Climate Protection Contracts and the EU Innovation Fund: Driving the Transition to a Carbon-Neutral Economy

Introduction

The path to carbon neutrality is one of the greatest challenges of the 21st century, particularly for the German economy, which is heavily reliant on energy-intensive industries. To accelerate this transformation while maintaining competitiveness, the German government and the European Union have developed innovative instruments: Climate Protection Contracts and the EU Innovation Fund. This white paper explores how these approaches support businesses in reducing CO₂ emissions and fostering sustainable technologies.

Climate Protection Contracts: Incentives for Decarbonization

Climate Protection Contracts, also known as "Carbon Contracts for Difference" (CCfD), are a cornerstone of Germany's climate policy. They aim to support companies in adopting low-emission technologies by offsetting the cost difference between carbon-intensive and carbon-neutral technologies.

How Climate Protection Contracts Work:

  • Cost Compensation: Companies receive financial support to cover the additional costs of climate-friendly technologies, reducing economic risks when implementing innovations such as green hydrogen production or carbon capture and storage (CCS).
  • Planning Certainty: Long-term contracts provide security for investors and businesses, ensuring stable conditions for adopting sustainable solutions.
  • Driving Innovation: By funding key technologies, the contracts align competitiveness with sustainability.

The German government’s Climate Protection Contracts focus on enabling sustainable production processes, especially in energy-intensive sectors such as steel, chemicals, and cement.

The CCfD is of interest and accessible to all companies that currently produce at least 10,000 tons of CO2 per year. The total output can also be generated as a sum of lower individual outputs at different locations. A total of EUR 19 billion is in the federal government's funding pot.

This is a two-stage bidding process. In the first stage, the company submits an initial bid on the basis of a technical concept and a condensed process description. In the main procedure, a more precise technical concept, a business concept and the final application are then submitted.

Fortunately, the funding provided by the climate protection contracts can be combined with other funding, such as the EU's Innovation Fund.

The EU Innovation Fund: Europe’s Contribution to the Transition

The EU Innovation Fund is one of the world’s largest financing programs for innovative climate-friendly technologies. Funded through revenues from the European Emissions Trading System (ETS), the fund offers businesses the opportunity to implement large-scale projects.

Key Features of the Innovation Fund:

  • Focus on Innovation: The fund supports projects deploying groundbreaking technologies, such as hydrogen use in industry, CO₂-neutral fuels, or carbon capture and utilization (CCU).
  • Financial Support: The fund covers up to 60% of the costs incurred during the project lifecycle.
  • European Integration: By fostering collaboration between member states and businesses, the fund accelerates the transition to a carbon-neutral economy.

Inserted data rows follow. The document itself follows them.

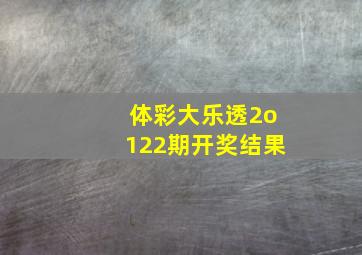 体彩大乐透2o122期开奖结果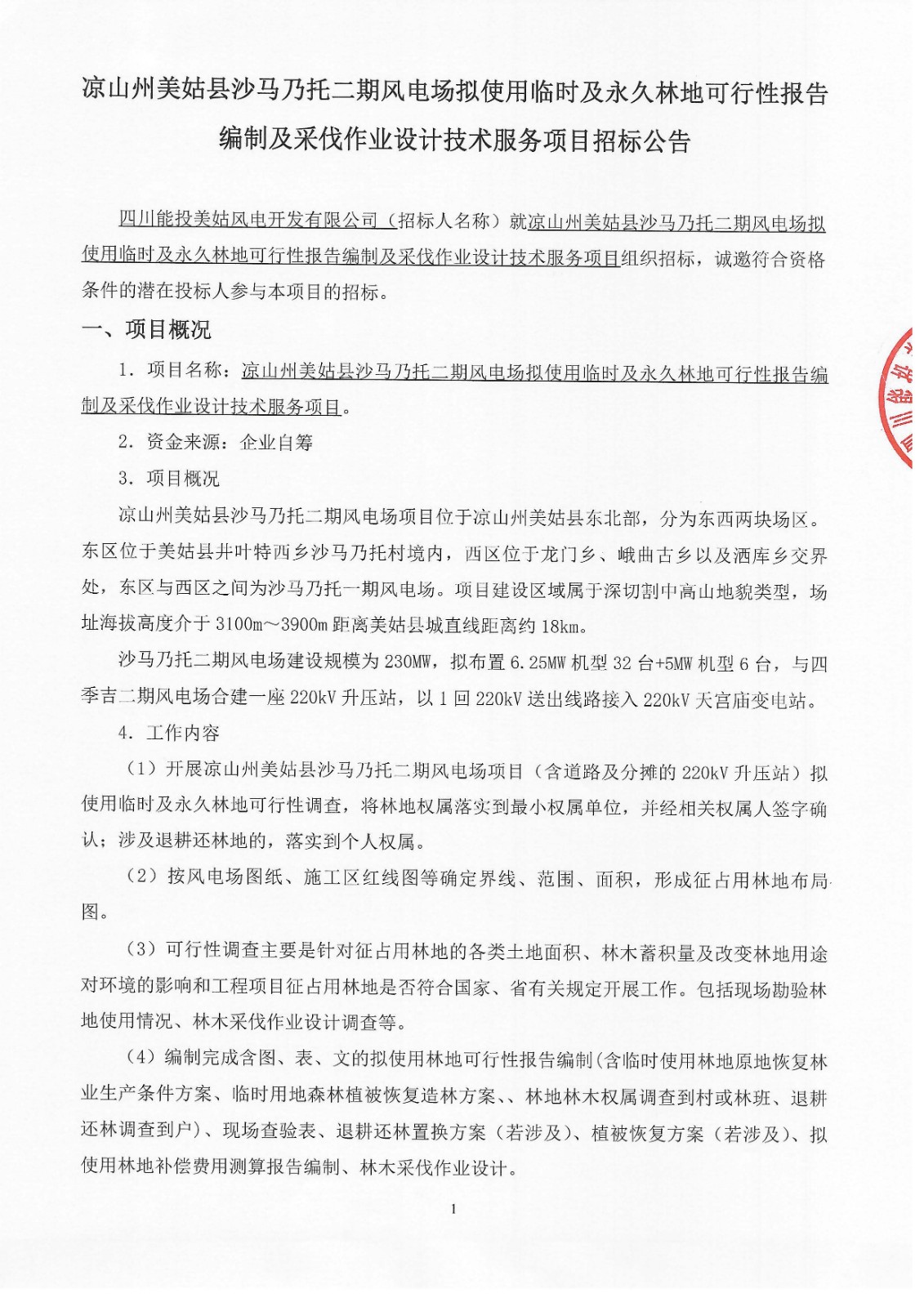 凉山州美姑县沙马乃托二期风电场拟使用临时及永久林地可行性报告编制及采伐作业设计技术服务项目招标公告

四川能投美姑风电开发有限公司（招标人名称）就凉山州美姑县沙马乃托二期风电场拟使用临时及永久林地可行性报告编制及采伐作业设计技术服务项目组织招标，诚邀符合资格条件的潜在投标人参与本项目的招标。

一、项目概况

1. 项目名称：凉山州美姑县沙马乃托二期风电场拟使用临时及永久林地可行性报告编制及采伐作业设计技术服务项目。

2. 资金来源：企业自筹

3. 项目概况

凉山州美姑县沙马乃托二期风电场项目位于凉山州美姑县东北部，分为东西两块场区。东区位于美姑县井叶特西乡沙马乃托村境内，西区位于龙门乡、峨曲古乡以及洒库乡交界处，东区与西区之间为沙马乃托一期风电场。项目建设区域属于深切割中高山地貌类型，场址海拔高度介于 3100m～3900m 距离美姑县城直线距离约 18km。

沙马乃托二期风电场建设规模为 230MW，拟布置 6.25MW 机型 32 台+5MW 机型 6 台，与四季吉二期风电场合建一座 220kV 升压站，以 1 回 220kV 送出线路接入 220kV 天宫庙变电站。

4. 工作内容

（1）开展凉山州美姑县沙马乃托二期风电场项目（含道路及分摊的 220kV 升压站）拟使用临时及永久林地可行性调查，将林地权属落实到最小权属单位，并经相关权属人签字确认；涉及退耕还林地的，落实到个人权属。

（2）按风电场图纸、施工区红线图等确定界线、范围、面积，形成征占用林地布局图。

（3）可行性调查主要是针对征占用林地的各类土地面积、林木蓄积量及改变林地用途对环境的影响和工程项目征占用林地是否符合国家、省有关规定开展工作。包括现场勘验林地使用情况、林木采伐作业设计调查等。

（4）编制完成含图、表、文的拟使用林地可行性报告编制(含临时使用林地原地恢复林业生产条件方案、临时用地森林植被恢复造林方案、、林地林木权属调查到村或林班、退耕还林调查到户)、现场查验表、退耕还林置换方案（若涉及）、植被恢复方案（若涉及）、拟使用林地补偿费用测算报告编制、林木采伐作业设计。

1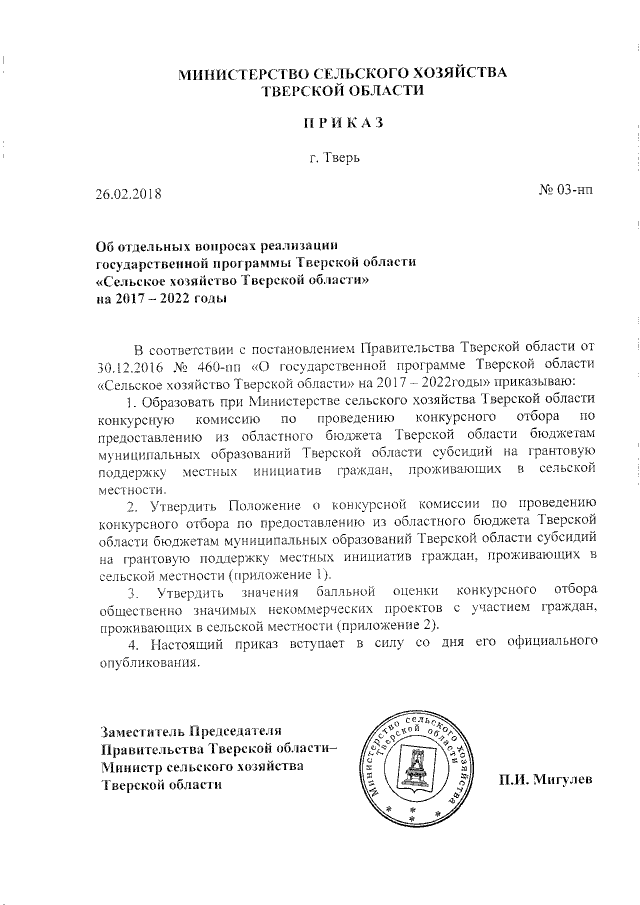 МИНИСТЕРСТВО СЕЛЬСКОГО ХОЗЯЙСТВА
ТВЕРСКОЙ ОБЛАСТИ

П Р И К А З

г. Тверь

26.02.2018

№ 03-нп

Об отдельных вопросах реализации государственной программы Тверской области «Сельское хозяйство Тверской области» на 2017 – 2022 годы

В соответствии с постановлением Правительства Тверской области от 30.12.2016 № 460-пп «О государственной программе Тверской области «Сельское хозяйство Тверской области» на 2017 – 2022годы» приказываю:

1. Образовать при Министерстве сельского хозяйства Тверской области конкурсную комиссию по проведению конкурсного отбора по предоставлению из областного бюджета Тверской области бюджетам муниципальных образований Тверской области субсидий на грантовую поддержку местных инициатив граждан, проживающих в сельской местности.

2. Утвердить Положение о конкурсной комиссии по проведению конкурсного отбора по предоставлению из областного бюджета Тверской области бюджетам муниципальных образований Тверской области субсидий на грантовую поддержку местных инициатив граждан, проживающих в сельской местности (приложение 1).

3. Утвердить значения балльной оценки конкурсного отбора общественно значимых некоммерческих проектов с участием граждан, проживающих в сельской местности (приложение 2).

4. Настоящий приказ вступает в силу со дня его официального опубликования.

Заместитель Председателя Правительства Тверской области– Министр сельского хозяйства Тверской области

Министерство сельского хозяйства Тверской области

П.И. Мигулев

The idea behind the Innovation Fund is to use the revenue from the ETS system to promote technologies and projects that enable massive CO2 savings. Applicants also have the opportunity to help determine or increase their chances of receiving funding by skillfully choosing the amount of funding they apply for.

The decisive factor for the award is not only how many tons of CO2 are saved by the planned project over a period of ten years. It is also essential what these savings will cost. If, for example, 20 million tons of CO2 are saved and the funding amount applied for is 200 million Euros, the saved ton of CO2 “costs” the EU 10 euros. If only 100 million is applied for, the price per tonne is 10 Euros.

The application process for the Innovation Fund is complex. A business plan, a feasibility study including a detailed description of the innovations used, a comprehensive calculation of the CO2 savings and the actual application along with numerous letters of support, letters of intent, indicative offers, etc. are required. This means that an IF application can easily comprise 500-700 pages, of which around 250 are written by the applicant as a rule of thumb. On the other hand, there is no upper limit on applications for funding or project volumes.

Synergies: A Comprehensive Approach for the German Economy

Climate Protection Contracts and the Innovation Fund complement each other perfectly. While the contracts provide targeted support for companies within Germany, the Innovation Fund enables access to European funding and promotes cross-border collaborations.

Benefits for the German Economy:

  1. Investments in Key Technologies: Both instruments provide financial incentives for technologies critical to decarbonization.
  2. Competitive Advantages: Early investments in sustainable processes position German companies as global leaders.
  3. Risk Mitigation: The combination of national and European funding reduces financial uncertainties, instilling confidence among investors.

Conclusion

Climate Protection Contracts and the EU Innovation Fund are essential tools for supporting the transition to a carbon-neutral economy. By promoting innovation, offsetting financial risks, and providing long-term planning security, these instruments play a pivotal role in achieving Germany’s and Europe’s ambitious climate goals. Companies that leverage these opportunities early will not only safeguard their competitiveness but also actively contribute to the global fight against climate change.